Since $|| M \left|\psi\right> ||^2 = 2$ we have $2 = 2 + i\left((M^\dagger M)_{jk} - (M^\dagger M)_{kj}\right)$ or $0 = i\left((M^\dagger M)_{jk} - (M^\dagger M)_{kj}\right)$ so that $(M^\dagger M)_{jk} - (M^\dagger M)_{kj} = 0$ .

But we showed above that $(M^\dagger M)_{jk} + (M^\dagger M)_{kj} = 0$ . Adding the two equations the terms for $(M^\dagger M)_{kj}$ cancel out and we get $(M^\dagger M)_{jk} = 0$ for $j \ne k$ . So all nondiagonal entries of $M^\dagger M$ are equal to zero.

Since all diagonal entries of $M^\dagger M$ are equal to 1 and all nondiagonal entries of $M^\dagger M$ are equal to zero, we have $M^\dagger M = I$ and thus the matrix $M$ is unitary.

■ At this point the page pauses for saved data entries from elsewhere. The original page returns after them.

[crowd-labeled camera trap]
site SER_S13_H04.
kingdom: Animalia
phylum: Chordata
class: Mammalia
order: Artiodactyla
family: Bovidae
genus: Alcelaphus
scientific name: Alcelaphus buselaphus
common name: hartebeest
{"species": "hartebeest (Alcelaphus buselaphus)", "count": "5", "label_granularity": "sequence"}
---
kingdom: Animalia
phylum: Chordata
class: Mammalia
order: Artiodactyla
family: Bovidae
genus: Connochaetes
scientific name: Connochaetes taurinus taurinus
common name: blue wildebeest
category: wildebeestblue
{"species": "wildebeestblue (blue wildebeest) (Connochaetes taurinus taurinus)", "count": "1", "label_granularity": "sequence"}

Since we assumed $M$ was a length-preserving matrix we have thus shown that all length-preserving matrices are unitary.

4 Responses to All length-preserving matrices are unitary

Alper Paksoy says:

March 1, 2020 at 12:14 pm

The notation and the terms in this proof are somewhat different from what we have been using in linear algebra courses I have been taking (we call the “dagger”, for example, the complex conjugate or the Hermitian form of a matrix) and sorry that I did not go through all of your proof but it inspired me a great deal in completing my own proof: Here is the one I came up with: https://github.com/apaksoy/alaff/blob/master/Theorem%202_2_4_4.pdf

I have benefited quite a bit from studying Strang’s “Introduction to Linear Algebra, 5E” book when I was taking the introductory linear algebra course in addition to Axler’s “Linear Algebra Done Right, 3E”. I think both are great texts but in quite different ways. Thx!

hecker says:

March 1, 2020 at 5:25 pm

Thanks for your comment! Yes, the bra-ket notation can be somewhat difficult to understand if you’re not used to it, but it seems to be the prevalent notation for those working with complex matrices in the context of quantum mechanics. I looked at your proof and noted that the key steps are the same as in mine: you choose x = e_j + e_k for one step in the proof and then x = e_j + ie_k for a second step in the proof. That’s the secret to getting two equations that you can add together in order to cancel one of the terms and equate the remaining term to zero.

Alper Paksoy says:

March 14, 2020 at 1:54 pm

One of the homework in the linear algebra course I am taking implies there is a much shorter proof for this theorem if you are allowed to use singular value decomposition. See Homework 2.5.1.8. at the following link if you would like to take a look: https://github.com/apaksoy/alaff/blob/master/HW%202_5_1.pdf

- hecker says:
  
  March 14, 2020 at 6:51 pm
  
  Thanks for pointing readers to this!